Crypto investment firm Pantera Capital has set its sights on raising a new fund of $1 billion to inject fresh capital into the crypto industry. According to Cosmo Jiang, the portfolio manager at Pantera Capital, over $200 million of the fund is earmarked for investments in artificial intelligence (AI) projects. In a recent interview with DL News, Jiang expressed his belief that in the future, every crypto company will incorporate AI into its operations, making it a ubiquitous technology. He compared investing in an AI firm to investing in a company with a website, stating that it will become a standard practice for businesses. As a result, Pantera Capital is actively seeking projects that leverage AI to enhance blockchain businesses or vice versa.
The Taxation Challenge
Japan’s current tax laws pose challenges for individual crypto traders. Unlike many other countries that impose a flat-rate capital gains tax on annual earnings, Japanese law requires traders to categorize their coin-related profits as “other income” on tax declarations. Consequently, high-earning individuals may face up to a 55% tax rate on their crypto earnings, significantly higher than the global average of around 20%.
JBA’s Proposed Reforms
The Japan Blockchain Association (JBA), representing most of the nation’s significant crypto exchanges and blockchain-related companies, is taking the lead in advocating for tax reforms that benefit individual traders. Here are the key proposals:
- Separate Self-Reporting Taxation: The JBA will petition Tokyo to change the taxation method for individual cryptocurrency transactions, moving away from the current “other income” classification. Instead, they propose a flat 20% tax rate for crypto earnings.

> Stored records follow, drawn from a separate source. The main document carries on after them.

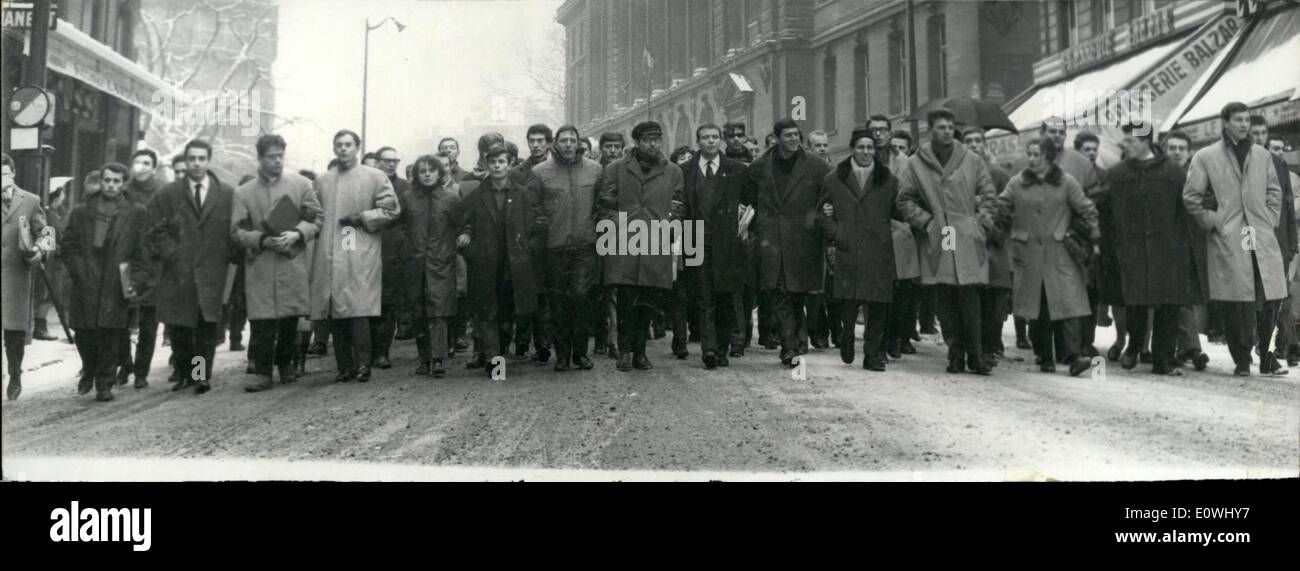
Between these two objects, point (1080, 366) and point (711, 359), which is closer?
point (1080, 366)

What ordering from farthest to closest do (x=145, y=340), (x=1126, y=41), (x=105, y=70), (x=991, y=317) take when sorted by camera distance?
(x=1126, y=41) < (x=991, y=317) < (x=145, y=340) < (x=105, y=70)

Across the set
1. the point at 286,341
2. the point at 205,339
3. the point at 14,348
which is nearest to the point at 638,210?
the point at 286,341

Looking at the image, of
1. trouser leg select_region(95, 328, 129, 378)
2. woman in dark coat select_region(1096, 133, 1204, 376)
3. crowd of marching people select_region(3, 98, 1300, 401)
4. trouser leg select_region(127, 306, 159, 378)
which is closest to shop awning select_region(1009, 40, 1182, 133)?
crowd of marching people select_region(3, 98, 1300, 401)

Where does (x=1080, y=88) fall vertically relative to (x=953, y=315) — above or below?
above

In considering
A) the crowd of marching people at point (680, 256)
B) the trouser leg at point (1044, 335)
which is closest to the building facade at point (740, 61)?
the crowd of marching people at point (680, 256)

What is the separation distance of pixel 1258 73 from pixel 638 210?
11.2 feet

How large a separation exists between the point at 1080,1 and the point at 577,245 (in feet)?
21.2

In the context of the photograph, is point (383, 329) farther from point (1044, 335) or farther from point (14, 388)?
point (1044, 335)

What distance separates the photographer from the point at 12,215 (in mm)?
4418

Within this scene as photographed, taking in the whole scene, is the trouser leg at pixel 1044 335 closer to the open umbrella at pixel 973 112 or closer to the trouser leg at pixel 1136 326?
the trouser leg at pixel 1136 326

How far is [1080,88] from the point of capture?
22.4 ft

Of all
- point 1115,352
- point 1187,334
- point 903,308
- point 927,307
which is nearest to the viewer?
point 1187,334
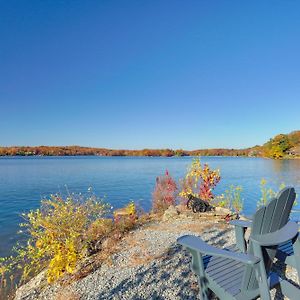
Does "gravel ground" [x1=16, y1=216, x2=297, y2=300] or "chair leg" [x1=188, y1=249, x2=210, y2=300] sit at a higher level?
"chair leg" [x1=188, y1=249, x2=210, y2=300]

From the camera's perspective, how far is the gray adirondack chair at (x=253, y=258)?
1.70 m

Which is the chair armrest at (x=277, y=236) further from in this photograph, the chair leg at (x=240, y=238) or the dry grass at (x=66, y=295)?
the dry grass at (x=66, y=295)

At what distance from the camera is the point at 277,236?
185 centimetres

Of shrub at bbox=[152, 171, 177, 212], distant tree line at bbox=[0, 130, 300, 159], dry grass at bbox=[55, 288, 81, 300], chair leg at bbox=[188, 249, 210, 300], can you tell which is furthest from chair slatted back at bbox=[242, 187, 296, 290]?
distant tree line at bbox=[0, 130, 300, 159]

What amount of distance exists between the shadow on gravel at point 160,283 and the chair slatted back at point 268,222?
98cm

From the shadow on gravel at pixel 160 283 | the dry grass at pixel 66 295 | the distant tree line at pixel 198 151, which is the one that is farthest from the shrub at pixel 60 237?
the distant tree line at pixel 198 151

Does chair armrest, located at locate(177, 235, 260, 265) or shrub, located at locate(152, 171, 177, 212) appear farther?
shrub, located at locate(152, 171, 177, 212)

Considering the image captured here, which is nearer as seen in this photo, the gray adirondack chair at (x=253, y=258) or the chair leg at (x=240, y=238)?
the gray adirondack chair at (x=253, y=258)

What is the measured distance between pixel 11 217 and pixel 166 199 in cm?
562

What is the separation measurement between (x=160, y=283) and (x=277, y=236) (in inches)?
60.1

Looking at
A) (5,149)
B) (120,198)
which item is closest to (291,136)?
(120,198)

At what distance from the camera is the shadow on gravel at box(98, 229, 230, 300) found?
2.59 metres

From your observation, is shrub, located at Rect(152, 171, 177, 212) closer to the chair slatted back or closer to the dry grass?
the dry grass

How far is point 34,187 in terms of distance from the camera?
15266 mm
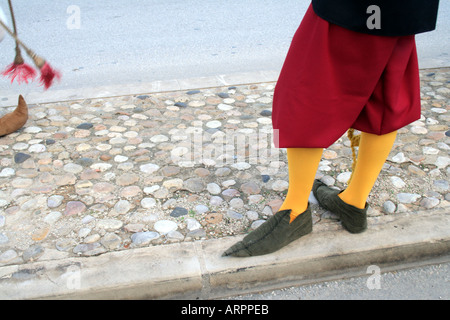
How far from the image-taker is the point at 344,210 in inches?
81.7

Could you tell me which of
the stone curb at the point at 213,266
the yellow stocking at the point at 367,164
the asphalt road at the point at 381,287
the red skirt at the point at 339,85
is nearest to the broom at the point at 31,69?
the stone curb at the point at 213,266

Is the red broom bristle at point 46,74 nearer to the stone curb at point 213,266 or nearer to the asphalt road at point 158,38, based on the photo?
the stone curb at point 213,266

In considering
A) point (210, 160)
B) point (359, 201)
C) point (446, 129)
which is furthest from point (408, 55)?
point (446, 129)

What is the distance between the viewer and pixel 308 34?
1.66 meters

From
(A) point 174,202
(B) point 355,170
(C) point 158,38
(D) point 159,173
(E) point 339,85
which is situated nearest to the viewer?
(E) point 339,85

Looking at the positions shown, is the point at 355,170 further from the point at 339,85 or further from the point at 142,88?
the point at 142,88

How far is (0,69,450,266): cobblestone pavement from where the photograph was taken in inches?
83.8

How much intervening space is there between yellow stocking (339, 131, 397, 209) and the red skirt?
0.09 meters

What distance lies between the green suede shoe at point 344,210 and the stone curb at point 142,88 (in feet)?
6.27

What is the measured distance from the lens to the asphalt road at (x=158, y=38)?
175 inches

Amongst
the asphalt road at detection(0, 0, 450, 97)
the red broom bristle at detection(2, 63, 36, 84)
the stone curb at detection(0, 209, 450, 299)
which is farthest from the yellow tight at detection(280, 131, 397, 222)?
the asphalt road at detection(0, 0, 450, 97)

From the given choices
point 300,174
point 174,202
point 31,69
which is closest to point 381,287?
point 300,174

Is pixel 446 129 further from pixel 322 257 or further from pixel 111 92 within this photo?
pixel 111 92

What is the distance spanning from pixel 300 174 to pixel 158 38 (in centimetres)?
402
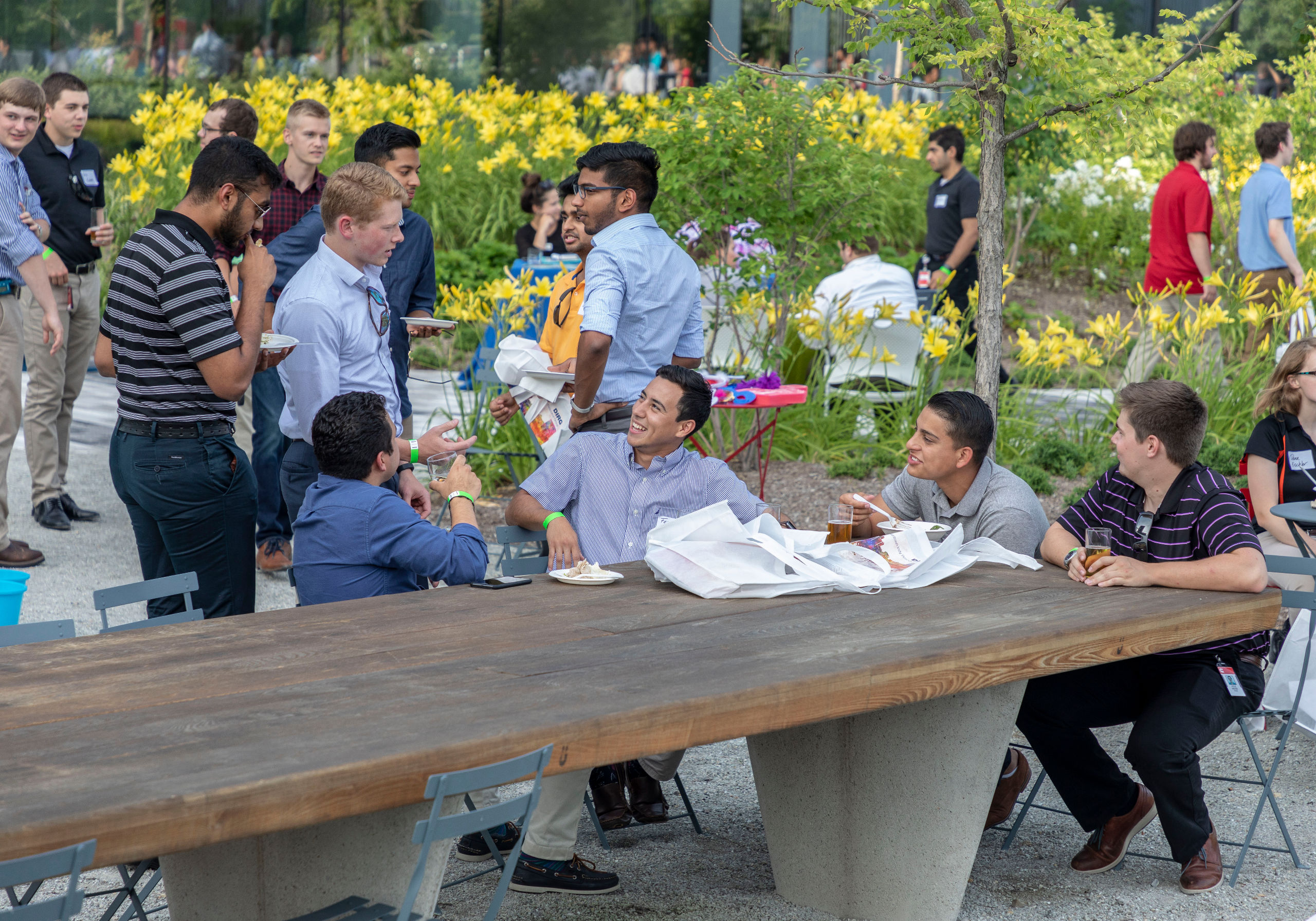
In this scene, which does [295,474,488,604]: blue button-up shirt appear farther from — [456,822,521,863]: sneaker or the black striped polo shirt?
[456,822,521,863]: sneaker

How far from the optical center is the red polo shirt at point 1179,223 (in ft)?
28.9

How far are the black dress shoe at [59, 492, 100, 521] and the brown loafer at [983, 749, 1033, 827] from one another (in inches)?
188

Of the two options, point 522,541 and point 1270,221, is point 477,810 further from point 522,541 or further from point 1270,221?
point 1270,221

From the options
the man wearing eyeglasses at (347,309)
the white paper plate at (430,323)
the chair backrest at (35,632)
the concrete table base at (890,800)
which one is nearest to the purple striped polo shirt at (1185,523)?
the concrete table base at (890,800)

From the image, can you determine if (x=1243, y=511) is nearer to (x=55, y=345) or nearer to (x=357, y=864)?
(x=357, y=864)

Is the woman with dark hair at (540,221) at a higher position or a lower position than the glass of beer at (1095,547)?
higher

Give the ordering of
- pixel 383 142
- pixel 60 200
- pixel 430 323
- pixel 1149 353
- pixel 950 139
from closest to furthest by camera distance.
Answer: pixel 430 323, pixel 383 142, pixel 60 200, pixel 1149 353, pixel 950 139

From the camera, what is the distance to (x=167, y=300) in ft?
12.2

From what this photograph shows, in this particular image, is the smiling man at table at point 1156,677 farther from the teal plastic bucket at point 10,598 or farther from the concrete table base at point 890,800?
the teal plastic bucket at point 10,598

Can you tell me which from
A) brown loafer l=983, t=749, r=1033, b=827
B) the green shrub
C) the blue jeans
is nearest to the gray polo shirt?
brown loafer l=983, t=749, r=1033, b=827

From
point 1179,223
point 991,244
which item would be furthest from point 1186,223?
point 991,244

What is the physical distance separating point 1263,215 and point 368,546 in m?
7.45

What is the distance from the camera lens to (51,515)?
6.52 m

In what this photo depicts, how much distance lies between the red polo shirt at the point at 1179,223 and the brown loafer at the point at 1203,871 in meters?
5.95
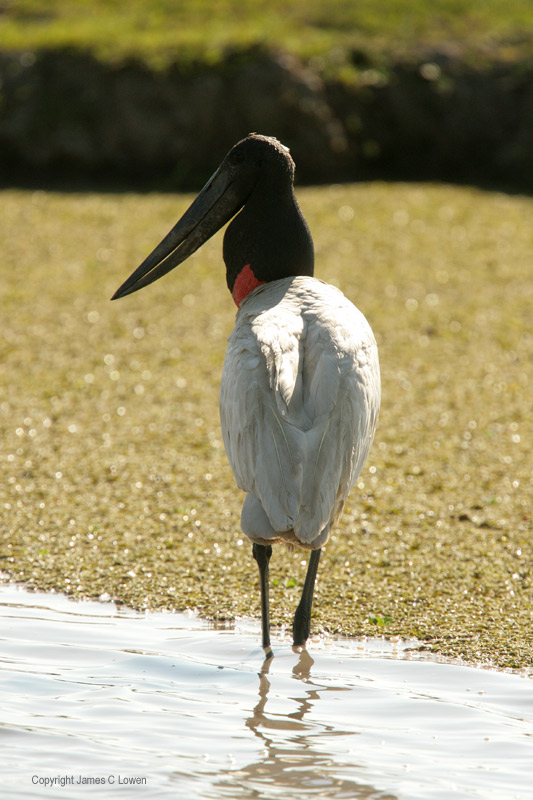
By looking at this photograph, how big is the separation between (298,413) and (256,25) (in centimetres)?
851

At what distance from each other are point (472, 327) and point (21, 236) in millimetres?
3476

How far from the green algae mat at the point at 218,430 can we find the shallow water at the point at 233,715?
0.19m

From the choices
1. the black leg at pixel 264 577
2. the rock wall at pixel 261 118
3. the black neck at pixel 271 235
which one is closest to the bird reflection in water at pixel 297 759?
the black leg at pixel 264 577

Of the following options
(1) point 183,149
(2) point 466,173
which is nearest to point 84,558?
(1) point 183,149

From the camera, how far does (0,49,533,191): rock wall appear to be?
9.11m

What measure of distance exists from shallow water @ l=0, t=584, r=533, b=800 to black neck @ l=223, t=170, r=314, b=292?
1249 millimetres

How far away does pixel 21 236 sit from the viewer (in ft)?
25.4

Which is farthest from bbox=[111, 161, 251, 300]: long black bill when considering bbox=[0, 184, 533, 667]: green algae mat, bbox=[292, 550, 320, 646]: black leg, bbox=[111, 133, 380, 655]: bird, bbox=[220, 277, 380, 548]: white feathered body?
bbox=[292, 550, 320, 646]: black leg

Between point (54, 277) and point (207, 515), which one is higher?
point (54, 277)

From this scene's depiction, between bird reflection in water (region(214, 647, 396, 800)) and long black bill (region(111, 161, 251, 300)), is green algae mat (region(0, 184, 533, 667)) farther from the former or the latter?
long black bill (region(111, 161, 251, 300))

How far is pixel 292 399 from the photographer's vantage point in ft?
9.34

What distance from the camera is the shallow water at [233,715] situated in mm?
2375

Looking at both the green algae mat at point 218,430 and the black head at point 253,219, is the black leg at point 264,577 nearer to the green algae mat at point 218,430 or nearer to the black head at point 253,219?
the green algae mat at point 218,430

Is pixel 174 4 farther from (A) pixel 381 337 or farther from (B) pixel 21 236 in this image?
(A) pixel 381 337
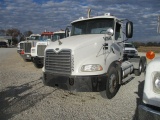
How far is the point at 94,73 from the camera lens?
535 centimetres

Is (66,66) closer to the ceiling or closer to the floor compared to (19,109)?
closer to the ceiling

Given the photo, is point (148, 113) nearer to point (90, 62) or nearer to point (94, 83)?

- Eliminating Income Tax on Crypto-to-Crypto Trades: In many countries, only crypto-to-fiat trades are taxable events. The JBA wants to eliminate income tax on profits made from crypto-to-crypto trades.
- Carry-Forward Losses: The JBA seeks to allow individual crypto traders to carry forward their losses on tax declarations.
- Reforming Leverage Ratios: Additionally, the JBA wants the government to revise its restrictive leverage ratios cap for crypto trading.
The JBA’s efforts have already led to positive changes in crypto tax rules for corporations. Last year, Tokyo agreed to scrap taxes on unrealized “paper” crypto gains for businesses holding tokens. As the JBA celebrates its 10th anniversary this year, it remains committed to fostering sustainable development in the industry through the adoption of web3 technologies.
Three Major AI Blockchain Firms Merge
SingularityNET, Fetch.ai, and Ocean Protocol are planning a merger of their crypto tokens to establish a decentralized AI platform and foster collaboration among the three companies. The companies are exploring the creation of an ASI token, which would possess a fully diluted value of approximately $7.5 billion. While the merger plans are subject to approval from the respective communities, an official announcement could be expected as early as Wednesday. Under the proposed arrangement, SingularityNET, Fetch.ai, and Ocean Protocol would maintain their separate operations while working together under the guidance of a newly formed entity called the Superintelligence Collective.